WebAssembly in Action

Author of the book "WebAssembly in Action"
With examples using C++ and Emscripten
Save 40% with the code: ggallantbl

Thursday, January 2, 2020

The import statement with an Emscripten-generated WebAssembly module in Vue.js

Over the 2019 Christmas break, I helped a developer find a way to import an Emscripten-generated WebAssembly module into Vue.js. This article details the solutions found.
In my liveBook for WebAssembly in Action, I was recently asked how to use an Emscripten-generated module in Vue.js. In the book, I showed examples using standard JavaScript but didn't dig into JavaScript frameworks so I thought this would be an interesting question to look into especially because I've never used Vue.js before.

This article will walk you through the solution that was found.

The first thing that's needed is a WebAssembly module.

The WebAssembly module

The module is kept simple with just an Add function that accepts two integer values, sums them, and returns the result. The following snippet shows the C code that's saved to a file called add.c.

#include <stdlib.h>
#include <emscripten.h>

EMSCRIPTEN_KEEPALIVE
int Add(int value1, int value2)
{
return (value1 + value2);
}

With the C code created, the next step is to compile it into a WebAssembly module.

Generating the WebAssembly module

To import the generated module into Vue.js, we want to use an import statement similar to the following:

import Module from './TestImport';

By default, the Emscripten-generated JavaScript is not configured to be imported in this fashion. To tell Emscripten to create the JavaScript so that it can be imported using the import statement, you need to include the -s EXPORT_ES6=1 and -s MODULARIZE=1 flags.

The MODULARIZE flag will wrap the generated JavaScript code's Module object in a function. Ordinarily, just including the JavaScript file in a webpage triggers the automatic download and instantiation of the module. When using this flag, however, you'll need to create an instance of the Module object to trigger the download and instantiation.

The EXPORT_ES6 flag will include the necessary export object expected by the import statement.

As we tried to import the module, however, we received an error from Vue.js about the var _scriptDir = import.meta.url; line of code in the generated JavaScript file. To get around this error, we included the -s USE_ES6_IMPORT_META=0 flag to tell Emscripten to use the older form of the import.meta.url line of code for systems that don't recognize that code.

Bringing it all together, the following command line creates a module that can be imported into Vue.js using the import statement:

emcc add.c -s EXTRA_EXPORTED_RUNTIME_METHODS=['ccall']
-s EXPORT_ES6=1 -s MODULARIZE=1 -s USE_ES6_IMPORT_META=0
-o TestImport.js

Now that you have a WebAssembly module, the next step is to import it into the Vue.js application.

The Vue.js application

The following are two approaches that I came up with for loading a module in Vue.js:
  1. Create an object on the Vue instance that is null by default. When the first component that needs the module is loaded, it creates the module instance and all components afterwards have access to the module.
  2. The other approach is to have a local object in the component where only that component has access to the module.
The first thing that you need to do is copy the TestImport.js and TestImport.wasm files to your Vue.js solution. I placed them in the src folder.

● **Available data**:
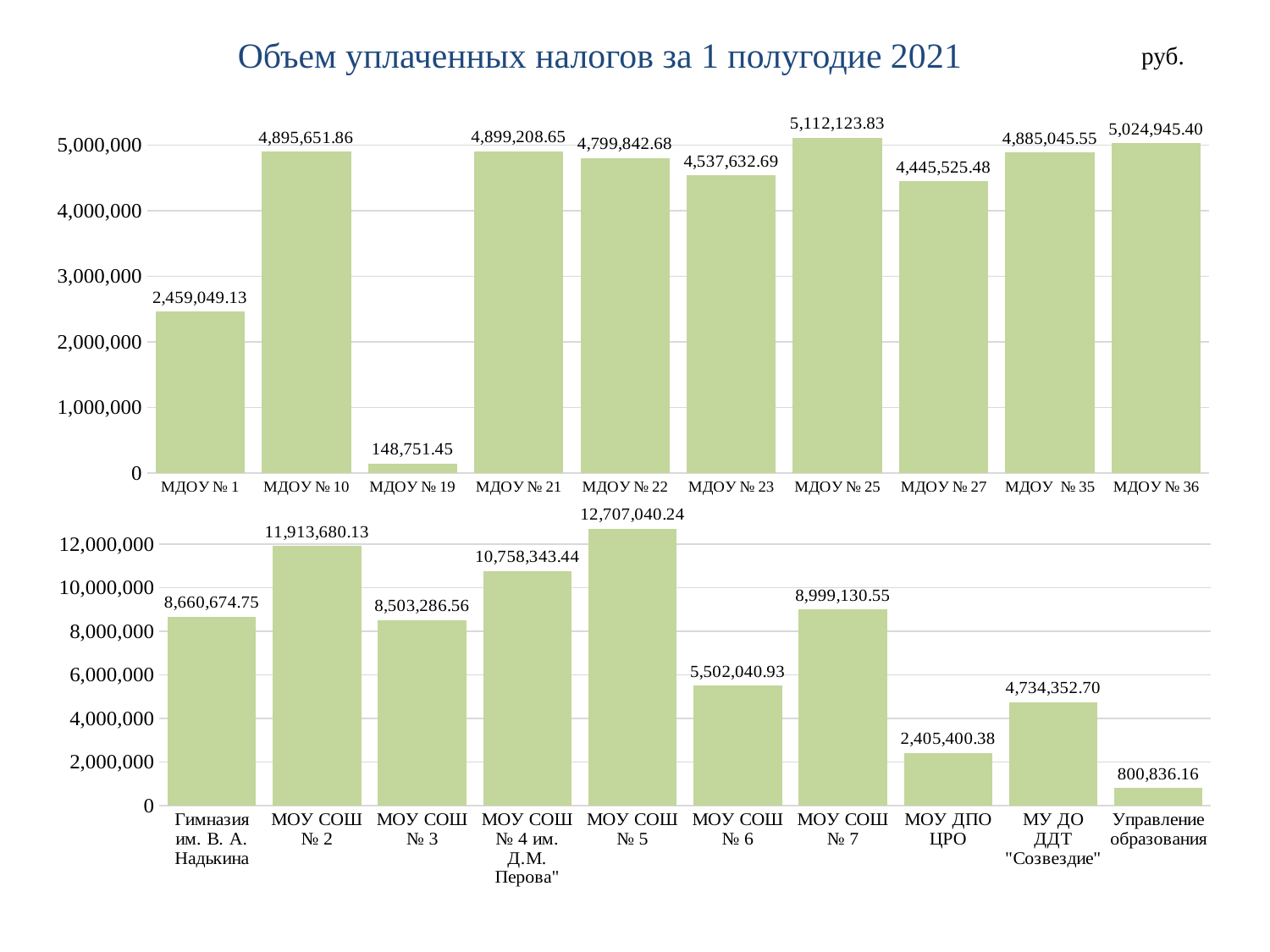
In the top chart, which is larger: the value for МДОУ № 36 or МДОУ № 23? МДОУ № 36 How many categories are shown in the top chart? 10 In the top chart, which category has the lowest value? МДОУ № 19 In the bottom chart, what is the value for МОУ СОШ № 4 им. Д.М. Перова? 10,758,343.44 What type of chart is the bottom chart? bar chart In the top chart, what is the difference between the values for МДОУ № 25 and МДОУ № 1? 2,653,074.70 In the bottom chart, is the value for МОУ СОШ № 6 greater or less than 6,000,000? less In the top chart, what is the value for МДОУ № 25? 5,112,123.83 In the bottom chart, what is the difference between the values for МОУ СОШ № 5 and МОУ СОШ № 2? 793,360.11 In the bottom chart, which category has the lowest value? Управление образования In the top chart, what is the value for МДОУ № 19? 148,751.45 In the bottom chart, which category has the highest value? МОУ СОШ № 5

● **Task directions**: Pick up the article on importing an Emscripten-generated WebAssembly module into Vue.js right after its last sentence and carry it forward. The data comes from a separate, unrelated source.

● **Answer**:
The first approach that I'll show you is where the module instance is placed on the Vue instance.

1. Module instance placed on the Vue instance

In the main.js file, create a variable on the Vue object called $myModule so that the module is only downloaded and initialized the once. The object is null until instantiated for the first time.

The following snippet shows the change in the main.js file:

import Vue from 'vue';
import App from './App.vue';

Vue.config.productionTip = true;
Vue.prototype.$myModule = null; // Will hold the module's instance

new Vue({
render: h => h(App)
}).$mount('#app');

The next area that needs to be adjusted is the component.

Adjust the component

Adjust the Home.vue component with a template that has a button that will call the callAdd function. The result of the function call will be placed below the button as shown in the following snippet:

<template>
<div>
<button @click="callAdd">Add</button>
<p>Result: {{ result }}</p>
</div>
</template>

Within the Script tag, include the import statement for the module as shown in the following snippet:

import Module from '../TestImport';

Because the module was created using the -s MODULARIZE=1 flag, the module isn't downloaded and instantiated until you create an instance of the Module object.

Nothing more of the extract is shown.